MATERIAL PROVIDED:
....................
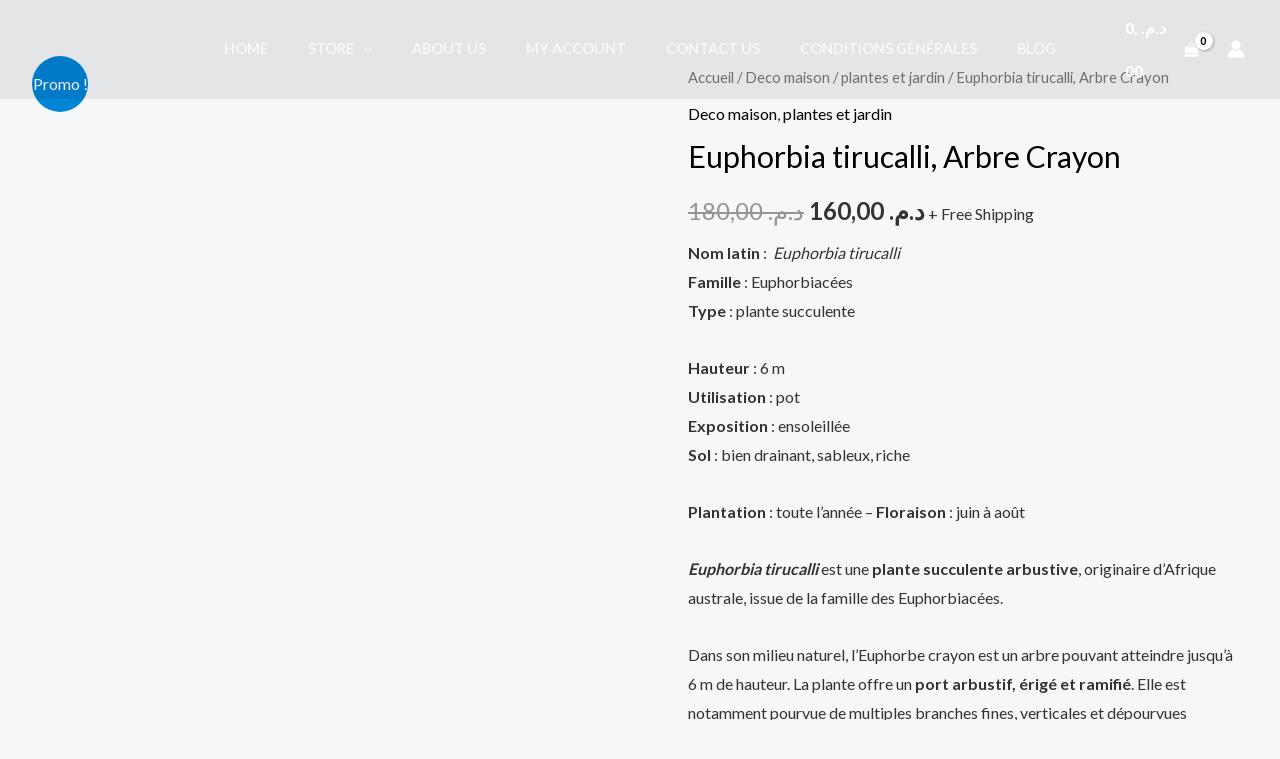

--- FILE ---
content_type: text/html; charset=utf-8
request_url: https://www.google.com/recaptcha/api2/aframe
body_size: 267
content:
<!DOCTYPE HTML><html><head><meta http-equiv="content-type" content="text/html; charset=UTF-8"></head><body><script nonce="2GttEBnNfTZ4YrCqpvzIJA">/** Anti-fraud and anti-abuse applications only. See google.com/recaptcha */ try{var clients={'sodar':'https://pagead2.googlesyndication.com/pagead/sodar?'};window.addEventListener("message",function(a){try{if(a.source===window.parent){var b=JSON.parse(a.data);var c=clients[b['id']];if(c){var d=document.createElement('img');d.src=c+b['params']+'&rc='+(localStorage.getItem("rc::a")?sessionStorage.getItem("rc::b"):"");window.document.body.appendChild(d);sessionStorage.setItem("rc::e",parseInt(sessionStorage.getItem("rc::e")||0)+1);localStorage.setItem("rc::h",'1768588082957');}}}catch(b){}});window.parent.postMessage("_grecaptcha_ready", "*");}catch(b){}</script></body></html>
....................
WHAT NEEDS TO BE DONE: Write out everything in the data word for word. Omit each picture.

ANSWER AREA:
--- FILE ---
content_type: text/html; charset=utf-8
request_url: https://www.google.com/recaptcha/api2/aframe
body_size: 267
content:
<!DOCTYPE HTML><html><head><meta http-equiv="content-type" content="text/html; charset=UTF-8"></head><body><script nonce="2GttEBnNfTZ4YrCqpvzIJA">/** Anti-fraud and anti-abuse applications only. See google.com/recaptcha */ try{var clients={'sodar':'https://pagead2.googlesyndication.com/pagead/sodar?'};window.addEventListener("message",function(a){try{if(a.source===window.parent){var b=JSON.parse(a.data);var c=clients[b['id']];if(c){var d=document.createElement('img');d.src=c+b['params']+'&rc='+(localStorage.getItem("rc::a")?sessionStorage.getItem("rc::b"):"");window.document.body.appendChild(d);sessionStorage.setItem("rc::e",parseInt(sessionStorage.getItem("rc::e")||0)+1);localStorage.setItem("rc::h",'1768588082957');}}}catch(b){}});window.parent.postMessage("_grecaptcha_ready", "*");}catch(b){}</script></body></html>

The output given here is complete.